Aquella noche, el hombre muerto cantó «El día en que ahorcaron a Robin
el Negro
», «Las lágrimas de la Madre» y «Las lluvias de Castamere». Luego se detuvo un rato, pero justo cuando Sansa empezaba a adormilarse volvió a rasgar la lira. Cantó «Seis pesares», «Hojas caídas» y «Alysanne».
«Qué canciones tan tristes —pensó. Cuando cerraba los ojos se lo imaginaba en su celda del cielo, acurrucado en un rincón, lo más lejos posible del frío cielo negro, tapado con pieles y con la lira contra el pecho—. Pero no debo compadecerlo. Era vanidoso y cruel, y pronto estará muerto.» No lo podía salvar. Y además, ¿por qué iba a querer salvarlo? Marillion había intentado violarla, y Petyr la había salvado no una vez, sino dos. «A veces hay que mentir.» Sólo las mentiras la habían mantenido con vida en Desembarco del Rey. Si no hubiera mentido a Joffrey, su Guardia Real la habría matado a palizas.
Después de «Alysanne», el bardo volvió a guardar silencio el tiempo suficiente para que Sansa consiguiera conciliar el sueño apenas una hora. Pero cuando las primeras luces del amanecer arañaban los postigos le llegaron los dulces acordes de «En una mañana brumosa», y se despertó de inmediato. En realidad era una canción más apropiada para una mujer, el lamento de una madre en la mañana tras una batalla espantosa, mientras busca entre los caídos el cadáver de su único hijo.
«La madre canta su dolor por el hijo muerto —pensó Sansa—. El dolor de Marillion es por sus dedos, por sus ojos.»
La letra de la canción le llegó como un dardo que se le clavó en la oscuridad.
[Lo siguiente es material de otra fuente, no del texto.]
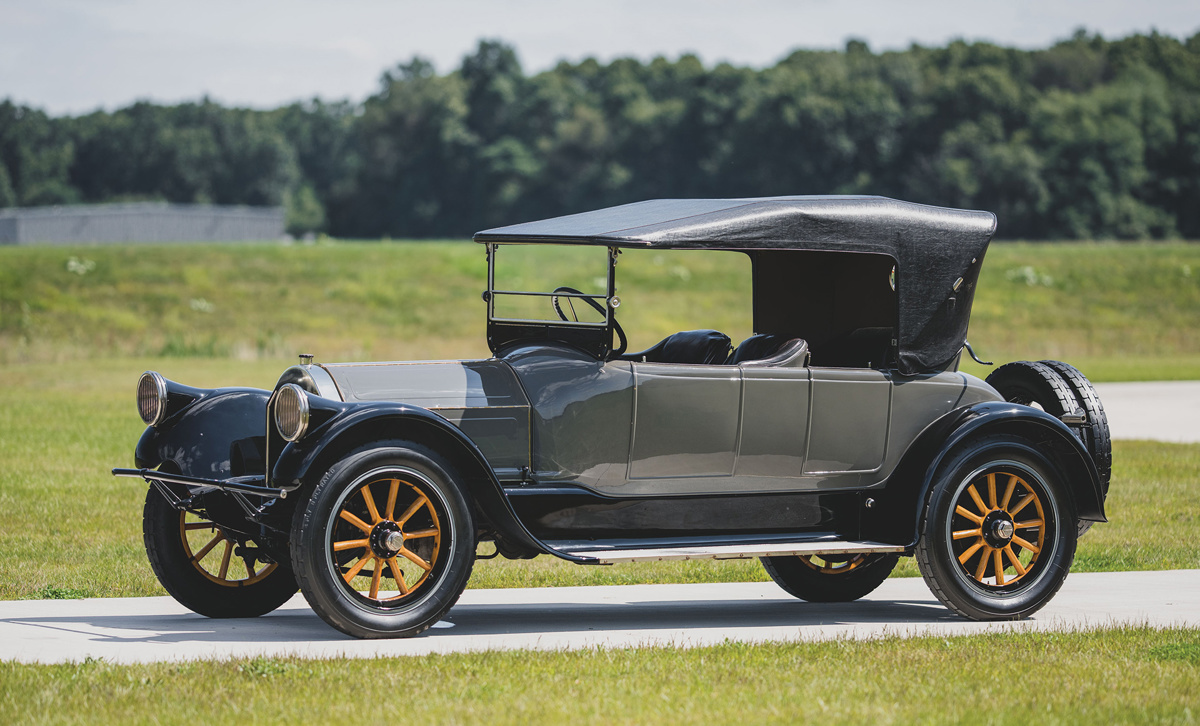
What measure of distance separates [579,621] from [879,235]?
2.44 meters

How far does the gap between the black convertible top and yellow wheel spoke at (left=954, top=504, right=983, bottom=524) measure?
2.35 ft

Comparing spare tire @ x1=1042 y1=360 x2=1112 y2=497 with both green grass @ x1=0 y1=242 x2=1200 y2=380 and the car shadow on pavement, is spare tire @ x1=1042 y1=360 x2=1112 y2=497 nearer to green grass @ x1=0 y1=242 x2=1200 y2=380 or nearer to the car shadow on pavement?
the car shadow on pavement

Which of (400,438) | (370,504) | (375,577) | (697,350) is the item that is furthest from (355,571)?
(697,350)

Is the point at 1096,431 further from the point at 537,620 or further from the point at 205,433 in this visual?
the point at 205,433

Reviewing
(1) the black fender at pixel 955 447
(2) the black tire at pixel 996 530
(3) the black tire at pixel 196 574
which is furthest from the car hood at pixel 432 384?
(2) the black tire at pixel 996 530

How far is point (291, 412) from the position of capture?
615cm

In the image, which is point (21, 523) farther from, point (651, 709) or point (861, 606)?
point (651, 709)

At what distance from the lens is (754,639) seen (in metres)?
6.45

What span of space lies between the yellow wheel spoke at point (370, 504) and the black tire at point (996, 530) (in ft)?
8.63

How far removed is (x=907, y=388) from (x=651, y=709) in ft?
9.11

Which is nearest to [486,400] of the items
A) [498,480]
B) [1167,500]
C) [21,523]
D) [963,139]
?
[498,480]

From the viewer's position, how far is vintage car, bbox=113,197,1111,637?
6180 mm

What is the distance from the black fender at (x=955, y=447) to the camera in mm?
7039

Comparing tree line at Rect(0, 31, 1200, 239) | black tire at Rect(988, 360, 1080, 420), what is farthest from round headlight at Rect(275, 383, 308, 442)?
tree line at Rect(0, 31, 1200, 239)
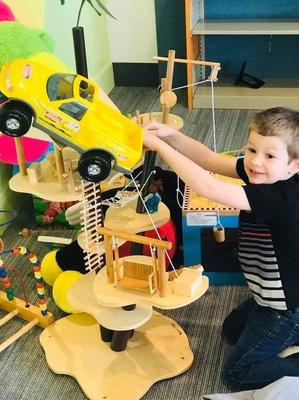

Ser, ¿habéis visto a mi hijo pequeño?
Un joven gallardo, de pelo trigueño.
Prometió volver, regresar al hogar.
Me juró que nunca me haría llorar.
Sansa se tapó los oídos con un almohadón de plumas de ganso para no seguir escuchando, pero no sirvió de nada. Había llegado el día; estaba despierta, y Lord Nestor Royce estaba subiendo por la montaña.
El Mayordomo Jefe y su grupo de acompañantes llegaron al Nido de Águilas a última hora de la tarde, cuando el valle se tornaba dorado y rojo a sus pies, y el viento empezaba a soplar con fuerza. Iba con él su hijo Albar, y también los acompañaban una docena de caballeros y una veintena de soldados.
«Cuántos desconocidos.» Sansa observó sus rostros con ansiedad. ¿Serían amigos o enemigos?
El atuendo con que Petyr recibió a los visitantes confería cierta oscuridad a sus ojos verde grisáceo. Llevaba una casaca de terciopelo negro, con mangas grises a juego con los calzones de lana. El maestre Colemon estaba junto a él, con la cadena de múltiples metales en torno al cuello largo y enjuto. Aunque el maestre era, con mucho, el más alto de los dos, el Lord Protector atraía todas las miradas. Por lo visto, aquel día había dejado de lado las sonrisas. Escuchó con atención solemne mientras Royce le presentaba a los caballeros que lo habían acompañado.
—Sois bienvenidos, mis señores —dijo cuando terminó—. Ya conocéis al maestre Colemon, por supuesto. Lord Nestor, ¿recordáis a Alayne, mi hija natural?
—Desde luego.
Lord Nestor Royce era un hombretón tan grueso de cuello como de pecho, con cabello escaso, barbita canosa y mirada severa. Inclinó la cabeza poco menos de un dedo en gesto de saludo.
Sansa hizo una reverencia, demasiado asustada para hablar, temerosa de decir alguna inconveniencia. Petyr la ayudó a alzarse.
—Cariño, ten la amabilidad de ir a buscar a Lord Robert y llevarlo a la Sala Alta para que reciba a sus invitados.